◆ **INSTRUCTIONS**:
1. From the passage on the 1945 famine in Vietnam, copy the part that opens with the words containing "Ho, wisely estimating" and closes with "almost entirely responsible.".
2. In the passage on the 1945 famine in Vietnam, which crops did the Japanese force Vietnamese peasants to plant instead of rice?

◆ **PASSAGE PROVIDED**:

The War with the French 7

Ho, wisely estimating that the Japanese were finished, prepared to greet the Allies in the hope that they would recognize him. He hastened to stiffen the Vietminh’s authority for that prospect—and, fortui¬tously, he was helped by a ghastly famine for which the Japanese were almost entirely responsible.
Earlier in the year, as the Allies cut off their sources of raw materials in Southeast Asia, the Japanese had compelled Vietnamese peasants to plant industrial crops like peanuts and jute instead of rice. They also requisitioned rice, storing it for their troops in case of Allied landings. By the summer of 1945, floods aggravated the already serious food shortage as the Red River dikes, neglected by local officials, burst in several spots. In northern Vietnam, poor in the best of circumstances, two million people out of a population of ten million starved to death. Not far from Hanoi, a leathery old peasant by the name of Duong Van Khang recalled to me years afterward that so many of his fellow villagers died that “we didn’t have enough wood for coffins and buried them in bamboo mats.” Conditions were no better in the cities. Dr. Tran Duy Hung, mayor of Hanoi at the time, recollected the scene in an interview decades later:
Peasants came in from the nearby provinces on foot, leaning on each other, carrying their children in baskets. They dug in garbage piles, looking for anything at all, banana skins, orange peels, dis-carded greens. They even ate rats. But they couldn’t get enough to keep alive. They tried to beg, but everyone else was hungry, and they would drop dead in the streets. Every morning, when I opened my door, I found five or six corpses on the step. We organized teams of youths to load the bodies on oxcarts and take them to mass graves outside the city. It was terrifying—and yet it helped our cause because we were able to rally the nation.
Starving peasants in several places attacked French posts and stormed Japanese granaries. With the news of Japan’s surrender in August, the uprisings spread. Vietminh agents moved quickly to take advantage of the turmoil. A villager recounted the events of that period in a district of Thai Binh province, in the Red River delta:
The village marketplace was jammed. A man in brown pants and a cloth shirt climbed onto a chair, and guards armed with machetes, spears and sticks surrounded him. He delivered a speech, saying that the Japanese had capitulated to the Allies, and that the time had come for the Vietminh to seize power. I was just a teenager in ragged clothes, and I asked a schoolmate, “Now that we’ve seized power, who will be the mandarin?” He replied, “Get this. The mandarin is just a peasant—really ordinary.”
The Vietminh leader then marched to the district headquarters; the procession behind him swelled as nearby villagers joined in. The local chief had fled. The Vietminh leader seated himself in the district chief’s chair to dramatize his new authority. The next day, Vietminh agents put a village official on trial before five thousand people assembled on a soccer field.
They read the charges. He had been an accomplice of the Japanese pirates. He had forced the peasants to pull up their rice and plant jute and peanuts, enriching himself even though the people were miserable and dying. He admitted that he had worked for the Jap¬anese but claimed that he was just carrying out orders. But they announced that his crime was very serious because he had opposed the revolution and helped the enemy. So they sentenced him to death and shot him right there. . . . This really fired up the people. They went after the henchmen of the Japanese, dragging them out of their houses, making them lower their heads and beating them. That finished their prestige, and the fervor of the masses kept rising.

◆ **EXCERPTED RECORDS**:
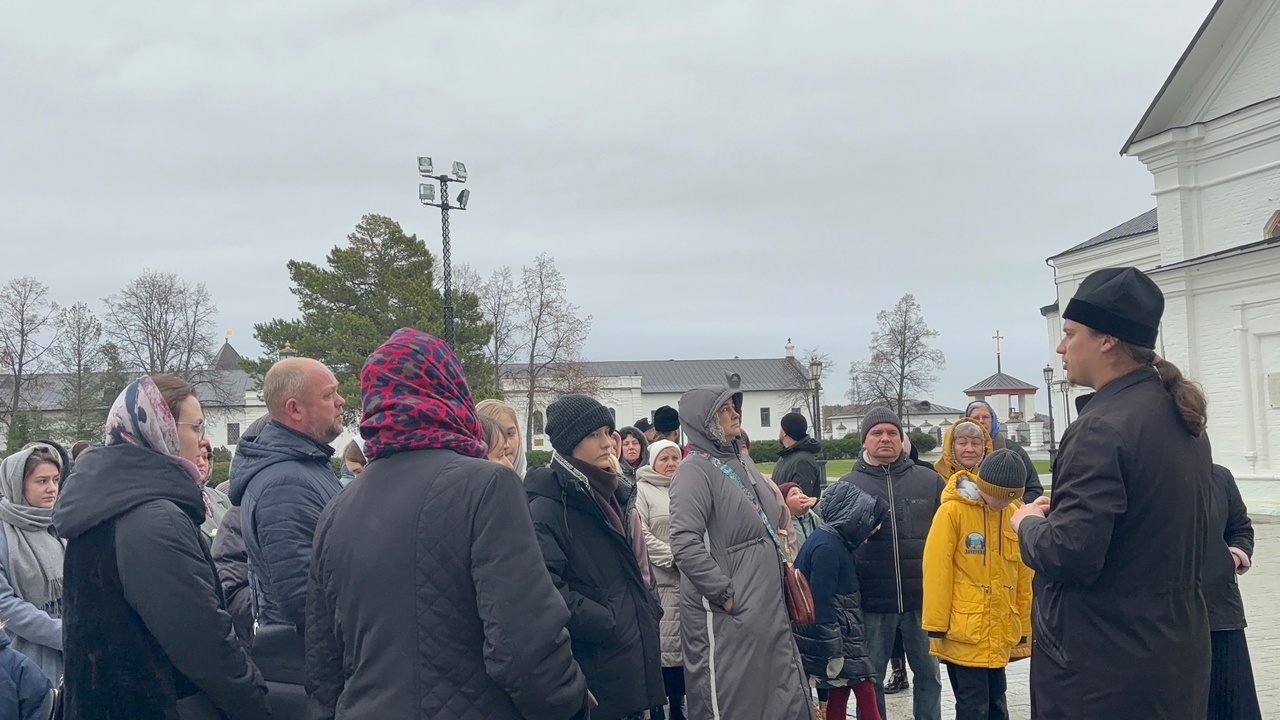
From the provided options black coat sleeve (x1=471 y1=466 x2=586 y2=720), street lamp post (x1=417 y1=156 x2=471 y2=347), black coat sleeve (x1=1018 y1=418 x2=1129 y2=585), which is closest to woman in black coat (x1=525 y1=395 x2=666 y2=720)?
black coat sleeve (x1=471 y1=466 x2=586 y2=720)

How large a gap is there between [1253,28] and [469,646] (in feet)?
90.3

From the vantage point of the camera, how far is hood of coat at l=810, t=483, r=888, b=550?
18.4ft

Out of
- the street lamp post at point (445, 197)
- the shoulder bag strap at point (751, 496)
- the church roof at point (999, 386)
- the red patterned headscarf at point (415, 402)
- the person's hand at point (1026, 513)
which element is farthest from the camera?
the church roof at point (999, 386)

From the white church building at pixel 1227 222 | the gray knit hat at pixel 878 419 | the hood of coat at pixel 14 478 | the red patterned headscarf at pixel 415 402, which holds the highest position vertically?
the white church building at pixel 1227 222

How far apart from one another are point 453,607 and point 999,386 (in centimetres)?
8302

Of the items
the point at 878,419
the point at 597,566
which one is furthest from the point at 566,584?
the point at 878,419

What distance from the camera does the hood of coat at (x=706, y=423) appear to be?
16.1 feet

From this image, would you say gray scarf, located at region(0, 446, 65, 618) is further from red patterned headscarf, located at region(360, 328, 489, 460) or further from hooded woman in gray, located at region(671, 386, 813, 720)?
hooded woman in gray, located at region(671, 386, 813, 720)

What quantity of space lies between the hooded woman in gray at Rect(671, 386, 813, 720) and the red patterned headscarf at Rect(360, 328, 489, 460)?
6.46 feet

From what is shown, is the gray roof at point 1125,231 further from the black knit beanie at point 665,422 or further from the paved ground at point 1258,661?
the black knit beanie at point 665,422

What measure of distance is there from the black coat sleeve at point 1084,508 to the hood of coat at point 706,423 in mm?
2010

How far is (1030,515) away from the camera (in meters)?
3.29

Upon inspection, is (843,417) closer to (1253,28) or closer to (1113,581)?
(1253,28)

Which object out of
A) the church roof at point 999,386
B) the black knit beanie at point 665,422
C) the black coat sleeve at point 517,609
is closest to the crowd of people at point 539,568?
the black coat sleeve at point 517,609
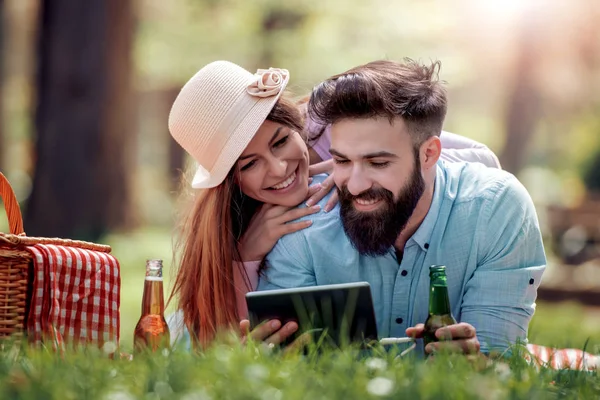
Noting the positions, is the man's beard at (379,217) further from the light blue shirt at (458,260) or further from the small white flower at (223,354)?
the small white flower at (223,354)

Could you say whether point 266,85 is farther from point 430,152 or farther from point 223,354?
point 223,354

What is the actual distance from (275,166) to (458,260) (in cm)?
96

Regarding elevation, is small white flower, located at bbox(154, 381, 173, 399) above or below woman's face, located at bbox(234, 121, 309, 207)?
below

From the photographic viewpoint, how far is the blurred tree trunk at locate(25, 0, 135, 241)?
10648 mm

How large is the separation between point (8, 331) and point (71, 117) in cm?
728

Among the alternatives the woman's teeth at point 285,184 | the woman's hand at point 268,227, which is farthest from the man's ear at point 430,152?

◆ **RESULTS OF THE EXERCISE**:
1.
Ho, wisely estimating that the Japanese were finished, prepared to greet the Allies in the hope that they would recognize him. He hastened to stiffen the Vietminh’s authority for that prospect—and, fortui¬tously, he was helped by a ghastly famine for which the Japanese were almost entirely responsible.

2. Industrial crops like peanuts and jute.